È partito a Napoli il Workshop “Nanotecnologie nella pratica clinica: carcinoma della mammella, ma non solo”, un meeting al quale parteciperanno i più importanti oncologi italiani, nel quale verranno esplorate le nuove possibilità offerte dall’impiego delle nanotecnologie non solo contro il tumore al seno ma anche nella terapia di altre importanti neoplasie, come il tumore al pancreas, ai polmoni, alle ovaie e all’epidermide.

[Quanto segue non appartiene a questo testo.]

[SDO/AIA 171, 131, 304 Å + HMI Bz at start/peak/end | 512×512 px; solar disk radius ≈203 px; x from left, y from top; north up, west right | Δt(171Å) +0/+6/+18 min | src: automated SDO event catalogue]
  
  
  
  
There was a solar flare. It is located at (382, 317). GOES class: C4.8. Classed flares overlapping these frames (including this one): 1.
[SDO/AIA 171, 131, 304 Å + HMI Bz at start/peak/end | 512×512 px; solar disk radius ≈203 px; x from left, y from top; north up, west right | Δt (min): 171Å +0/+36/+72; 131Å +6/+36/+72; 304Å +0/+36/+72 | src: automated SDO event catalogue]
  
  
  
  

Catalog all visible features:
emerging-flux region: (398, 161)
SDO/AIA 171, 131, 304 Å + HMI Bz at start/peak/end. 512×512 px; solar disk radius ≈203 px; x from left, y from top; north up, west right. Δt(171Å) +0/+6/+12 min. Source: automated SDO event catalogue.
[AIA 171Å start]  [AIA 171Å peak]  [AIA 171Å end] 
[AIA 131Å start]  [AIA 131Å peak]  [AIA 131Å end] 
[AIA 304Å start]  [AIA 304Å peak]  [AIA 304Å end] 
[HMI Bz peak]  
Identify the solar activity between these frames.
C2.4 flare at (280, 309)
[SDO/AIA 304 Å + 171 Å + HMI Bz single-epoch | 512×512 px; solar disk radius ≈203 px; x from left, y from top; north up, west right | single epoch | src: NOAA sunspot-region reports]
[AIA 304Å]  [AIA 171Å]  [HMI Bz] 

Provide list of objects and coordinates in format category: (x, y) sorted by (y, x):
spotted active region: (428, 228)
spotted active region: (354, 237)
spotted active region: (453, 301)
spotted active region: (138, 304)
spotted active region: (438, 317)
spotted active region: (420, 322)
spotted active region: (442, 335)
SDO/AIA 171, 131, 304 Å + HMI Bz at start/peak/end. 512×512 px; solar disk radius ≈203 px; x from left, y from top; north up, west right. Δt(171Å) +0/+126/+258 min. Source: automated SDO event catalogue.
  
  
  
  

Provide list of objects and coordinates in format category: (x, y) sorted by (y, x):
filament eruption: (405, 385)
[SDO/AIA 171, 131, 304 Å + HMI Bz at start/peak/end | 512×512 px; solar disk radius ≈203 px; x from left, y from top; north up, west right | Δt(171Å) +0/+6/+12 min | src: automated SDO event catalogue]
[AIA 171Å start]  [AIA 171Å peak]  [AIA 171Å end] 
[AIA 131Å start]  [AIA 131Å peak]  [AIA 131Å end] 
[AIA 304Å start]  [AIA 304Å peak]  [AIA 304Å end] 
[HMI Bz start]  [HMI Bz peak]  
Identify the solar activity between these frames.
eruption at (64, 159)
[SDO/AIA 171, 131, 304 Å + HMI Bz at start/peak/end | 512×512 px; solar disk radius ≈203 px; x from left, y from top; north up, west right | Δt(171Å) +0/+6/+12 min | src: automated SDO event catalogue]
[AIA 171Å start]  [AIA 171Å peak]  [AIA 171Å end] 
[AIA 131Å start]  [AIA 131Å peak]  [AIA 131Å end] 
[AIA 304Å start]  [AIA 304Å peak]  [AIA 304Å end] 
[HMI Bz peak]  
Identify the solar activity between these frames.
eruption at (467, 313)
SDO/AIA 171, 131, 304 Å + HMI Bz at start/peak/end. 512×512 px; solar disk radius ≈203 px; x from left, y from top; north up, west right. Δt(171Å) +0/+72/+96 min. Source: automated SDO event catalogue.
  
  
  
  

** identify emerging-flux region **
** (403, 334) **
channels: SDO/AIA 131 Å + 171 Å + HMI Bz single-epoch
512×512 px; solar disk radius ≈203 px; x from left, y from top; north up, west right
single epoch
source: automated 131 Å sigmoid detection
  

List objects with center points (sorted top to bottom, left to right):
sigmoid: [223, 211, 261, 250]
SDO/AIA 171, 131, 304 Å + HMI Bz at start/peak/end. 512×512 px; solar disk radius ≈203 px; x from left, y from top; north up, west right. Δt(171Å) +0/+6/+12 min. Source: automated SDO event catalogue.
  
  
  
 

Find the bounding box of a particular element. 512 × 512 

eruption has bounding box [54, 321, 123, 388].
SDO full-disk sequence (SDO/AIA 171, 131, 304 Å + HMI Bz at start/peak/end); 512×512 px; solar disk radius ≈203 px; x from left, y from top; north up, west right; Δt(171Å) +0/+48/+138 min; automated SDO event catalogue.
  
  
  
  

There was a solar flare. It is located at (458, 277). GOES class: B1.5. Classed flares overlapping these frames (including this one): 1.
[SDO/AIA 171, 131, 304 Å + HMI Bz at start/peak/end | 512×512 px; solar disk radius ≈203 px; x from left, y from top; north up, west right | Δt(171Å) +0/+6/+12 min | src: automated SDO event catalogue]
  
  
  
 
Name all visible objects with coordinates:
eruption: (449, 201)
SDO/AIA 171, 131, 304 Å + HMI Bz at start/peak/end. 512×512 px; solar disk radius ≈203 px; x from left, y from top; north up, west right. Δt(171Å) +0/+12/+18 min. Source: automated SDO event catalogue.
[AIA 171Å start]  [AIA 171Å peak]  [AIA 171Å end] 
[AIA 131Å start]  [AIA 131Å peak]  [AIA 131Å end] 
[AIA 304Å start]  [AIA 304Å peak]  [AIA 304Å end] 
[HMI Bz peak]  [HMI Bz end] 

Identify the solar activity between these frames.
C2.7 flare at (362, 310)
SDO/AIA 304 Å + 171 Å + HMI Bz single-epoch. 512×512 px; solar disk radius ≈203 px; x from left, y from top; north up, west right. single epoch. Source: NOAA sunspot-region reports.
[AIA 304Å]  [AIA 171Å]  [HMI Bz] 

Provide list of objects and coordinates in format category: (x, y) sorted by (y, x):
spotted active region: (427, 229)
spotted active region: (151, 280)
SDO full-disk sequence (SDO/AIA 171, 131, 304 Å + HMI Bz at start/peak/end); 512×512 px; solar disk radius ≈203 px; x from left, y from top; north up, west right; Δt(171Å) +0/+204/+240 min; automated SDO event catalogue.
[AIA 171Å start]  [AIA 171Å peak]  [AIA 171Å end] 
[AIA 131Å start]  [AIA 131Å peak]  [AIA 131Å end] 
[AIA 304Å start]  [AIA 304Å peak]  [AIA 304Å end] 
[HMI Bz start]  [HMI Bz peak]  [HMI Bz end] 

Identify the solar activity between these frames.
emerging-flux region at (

Cresce infatti in Italia l’incidenza del tumore al seno, ma aumentano anche le risorse terapeutiche innovative a disposizione dei medici. Grazie a queste, a screening sempre più diffusi e alla diagnostica di avanguardia, stanno radicalmente cambiando qualità e aspettativa di vita delle donne colpite dalla malattia. Oggi il traguardo della sopravvivenza a 5 anni è raggiunto da oltre l’85% delle pazienti. Un risultato importante se si considerano i circa 40.000 nuovi casi di tumore al seno che si registrano ogni anno in Italia. La Campania è al primo posto per incidenza nel Sud d’Italia, con più di 3.200 nuove diagnosi l’anno.
Una delle frontiere più avanzate nella lotta al tumore al seno è rappresentata dalle nanotecnologie applicate al trattamento clinico della neoplasia mammaria avanzata: modello di questa evoluzione è il farmaco, paclitaxel albumina, che coniuga il principio attivo paclitaxel con una tecnologia d’avanguardia basata sulle nanoparticelle. Rispetto alla chemioterapia classica, questo approccio aumenta significativamente i tassi di risposta e la sopravvivenza delle pazienti.
Si tratta della prima nanochemioterapia target per le pazienti con carcinoma mammario avanzato. “Per migliorare l’indice terapeutico dei taxani, che sono lo standard of care nel trattamento del tumore della mammella, è stata utilizzata la nanotecnologia che, sfruttando le proprietà di trasporto naturale dell’albumina, ha sviluppato nanoparticelle di albumina legate a paclitaxel”, ha spiegato Sabino De Placido, docente dell’Università degli Studi di Napoli Federico II. “In tal modo la nanotecnologia ha consentito di trasformare un farmaco insolubile come paclitaxel in una forma solubile e iniettabile in nanoparticelle utilizzando l’albumina umana, che trasporta direttamente il farmaco al tumore”
Con questo approccio, il principio attivo si lega dunque all’albumina in nanoparticelle, molecole con dimensione di 130 milionesimi di millimetro (nm), circa 100 volte più piccole di un globulo rosso. Grazie a questa azione, si ottiene il rilascio nel sito tumorale del 49% in più di principio attivo rispetto alla chemioterapia tradizionale e si riducono gli effetti collaterali.
Ulteriore vantaggio di questa tecnologia è il fatto di non richiedere premedicazione e set speciali d’infusione, né i solventi normalmente in uso per i taxani. Le pazienti quindi possono evitare molti dei disturbi, spesso gravi e a volte permanenti, causati da tali prodotti e accorciare il tempo d’infusione a 30 minuti, contro le consuete 3 ore.